### Отрывок из текста:
Мало кто сейчас решится повторить вслед за Гегелем, что история философии выявляет ступени развития духа. Современные историки философии свысока относятся к такого рода отвлеченным построениям. Они хотят быть прежде всего историками, т. е. правдиво рассказать "то, что было", и вперед отвергают всякие связывающие свободу исследования, предвзятые идеи. Если верить тому, что говорят люди, то можно подумать, что никогда еще не было в них так сильно стремление к свободному исследованию, как в наши дни. Первая заповедь современной философии: ты должен освободиться от всех предпосылок. Предпосылка объявлена смертным грехом, принимающие предпосылки — врагами истины.
Спрашивается: выиграли ли мы от того, что ввели новую заповедь, новый закон? У апостола Павла есть загадочные слова: "Закон же пришел, чтобы умножилось преступление". И точно — где закон, там и преступление. Как ни трудно нам примириться с этим, нужно сказать: не было бы законов, не было бы преступлений. В данном случае люди сказали бы открыто, что для них их предпосылки важнее, чем их философия, важнее всего на свете, что все дело их жизни в том, чтоб провозгласить и отстоять свои предпосылки.

### Материал:
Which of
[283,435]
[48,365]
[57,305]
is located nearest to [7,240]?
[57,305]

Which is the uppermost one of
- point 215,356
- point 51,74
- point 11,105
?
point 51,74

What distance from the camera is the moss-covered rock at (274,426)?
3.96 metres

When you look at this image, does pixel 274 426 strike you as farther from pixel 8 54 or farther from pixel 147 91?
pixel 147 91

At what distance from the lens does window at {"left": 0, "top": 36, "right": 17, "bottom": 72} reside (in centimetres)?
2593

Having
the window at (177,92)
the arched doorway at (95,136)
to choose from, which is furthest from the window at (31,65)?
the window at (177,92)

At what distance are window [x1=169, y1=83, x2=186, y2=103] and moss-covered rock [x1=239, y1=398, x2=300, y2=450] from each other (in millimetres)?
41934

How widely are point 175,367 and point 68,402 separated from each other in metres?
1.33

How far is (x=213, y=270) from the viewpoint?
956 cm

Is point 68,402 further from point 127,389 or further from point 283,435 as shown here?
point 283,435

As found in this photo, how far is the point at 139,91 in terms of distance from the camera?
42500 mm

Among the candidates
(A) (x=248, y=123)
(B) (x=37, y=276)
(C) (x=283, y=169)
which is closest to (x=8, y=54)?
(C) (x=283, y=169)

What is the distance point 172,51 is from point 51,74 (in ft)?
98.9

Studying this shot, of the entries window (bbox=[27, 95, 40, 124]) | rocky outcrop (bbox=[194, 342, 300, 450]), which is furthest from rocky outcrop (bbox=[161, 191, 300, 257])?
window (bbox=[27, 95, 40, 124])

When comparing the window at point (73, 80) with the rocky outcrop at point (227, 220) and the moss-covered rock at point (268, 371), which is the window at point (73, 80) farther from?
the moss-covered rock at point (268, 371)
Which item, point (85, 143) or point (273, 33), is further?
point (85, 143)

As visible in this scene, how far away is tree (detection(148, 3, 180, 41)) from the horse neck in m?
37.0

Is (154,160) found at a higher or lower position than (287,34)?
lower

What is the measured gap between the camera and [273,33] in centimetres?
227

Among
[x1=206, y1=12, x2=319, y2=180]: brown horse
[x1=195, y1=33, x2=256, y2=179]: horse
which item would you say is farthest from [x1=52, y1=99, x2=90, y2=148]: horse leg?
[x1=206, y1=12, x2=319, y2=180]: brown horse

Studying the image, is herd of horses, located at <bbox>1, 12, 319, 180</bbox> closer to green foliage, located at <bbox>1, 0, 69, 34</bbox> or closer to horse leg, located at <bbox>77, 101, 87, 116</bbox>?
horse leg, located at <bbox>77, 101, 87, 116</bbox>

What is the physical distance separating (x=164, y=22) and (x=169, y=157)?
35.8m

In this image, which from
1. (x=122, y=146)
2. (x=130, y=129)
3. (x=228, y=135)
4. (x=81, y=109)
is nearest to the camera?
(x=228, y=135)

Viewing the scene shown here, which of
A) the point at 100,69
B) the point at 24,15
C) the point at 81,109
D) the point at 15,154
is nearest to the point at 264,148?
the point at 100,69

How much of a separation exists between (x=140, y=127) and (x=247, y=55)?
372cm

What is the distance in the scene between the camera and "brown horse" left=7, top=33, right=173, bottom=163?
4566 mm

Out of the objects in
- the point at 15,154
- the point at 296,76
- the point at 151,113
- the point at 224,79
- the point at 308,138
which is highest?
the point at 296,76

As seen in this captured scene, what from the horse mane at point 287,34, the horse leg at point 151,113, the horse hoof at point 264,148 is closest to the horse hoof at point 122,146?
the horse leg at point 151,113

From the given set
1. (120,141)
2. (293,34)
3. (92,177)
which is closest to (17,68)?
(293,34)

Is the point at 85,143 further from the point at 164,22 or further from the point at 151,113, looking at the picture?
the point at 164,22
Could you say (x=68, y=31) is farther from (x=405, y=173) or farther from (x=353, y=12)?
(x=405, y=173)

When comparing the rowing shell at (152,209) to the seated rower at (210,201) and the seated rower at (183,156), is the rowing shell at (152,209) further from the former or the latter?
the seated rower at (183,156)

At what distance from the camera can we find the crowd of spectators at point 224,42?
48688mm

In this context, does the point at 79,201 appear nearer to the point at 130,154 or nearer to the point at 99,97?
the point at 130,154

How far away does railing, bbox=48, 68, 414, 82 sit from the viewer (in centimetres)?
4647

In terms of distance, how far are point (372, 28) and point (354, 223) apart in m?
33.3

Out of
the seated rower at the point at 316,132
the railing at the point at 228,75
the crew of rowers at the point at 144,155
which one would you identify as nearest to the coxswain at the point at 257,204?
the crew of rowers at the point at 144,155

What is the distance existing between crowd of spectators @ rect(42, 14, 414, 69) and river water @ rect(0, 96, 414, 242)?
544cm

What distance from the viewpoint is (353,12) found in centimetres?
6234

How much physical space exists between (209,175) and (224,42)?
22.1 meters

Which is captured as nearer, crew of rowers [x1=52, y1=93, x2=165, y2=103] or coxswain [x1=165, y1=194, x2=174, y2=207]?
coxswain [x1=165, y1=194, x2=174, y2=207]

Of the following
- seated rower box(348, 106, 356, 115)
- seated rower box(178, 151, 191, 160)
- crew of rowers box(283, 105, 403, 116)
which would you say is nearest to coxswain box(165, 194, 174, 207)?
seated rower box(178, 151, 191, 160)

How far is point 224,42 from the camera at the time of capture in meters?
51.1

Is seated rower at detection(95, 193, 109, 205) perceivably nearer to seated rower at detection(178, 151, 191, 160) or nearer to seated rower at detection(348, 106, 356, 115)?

### Задания:
[1] Перепишите отрывок о предпосылках в философии, начиная со слов "Спрашивается: выиграли ли" и заканчивая словами "отстоять свои предпосылки." включительно, заменив "преступление" на "нарушение".
[2] Перескажите отрывок о предпосылках в философии в двух предложениях.
Для ответов нужен только отрывок.

### Ответы:
[1]
Спрашивается: выиграли ли мы от того, что ввели новую заповедь, новый закон? У апостола Павла есть загадочные слова: "Закон же пришел, чтобы умножилось нарушение". И точно — где закон, там и нарушение. Как ни трудно нам примириться с этим, нужно сказать: не было бы законов, не было бы преступлений. В данном случае люди сказали бы открыто, что для них их предпосылки важнее, чем их философия, важнее всего на свете, что все дело их жизни в том, чтоб провозгласить и отстоять свои предпосылки.

[2] Современные историки философии свысока смотрят на отвлеченные построения вроде гегелевских и первой заповедью считают освобождение от всех предпосылок. Автор спрашивает, выиграли ли мы от этой новой заповеди, и приводит слова апостола Павла о том, что закон пришел, чтобы умножилось преступление.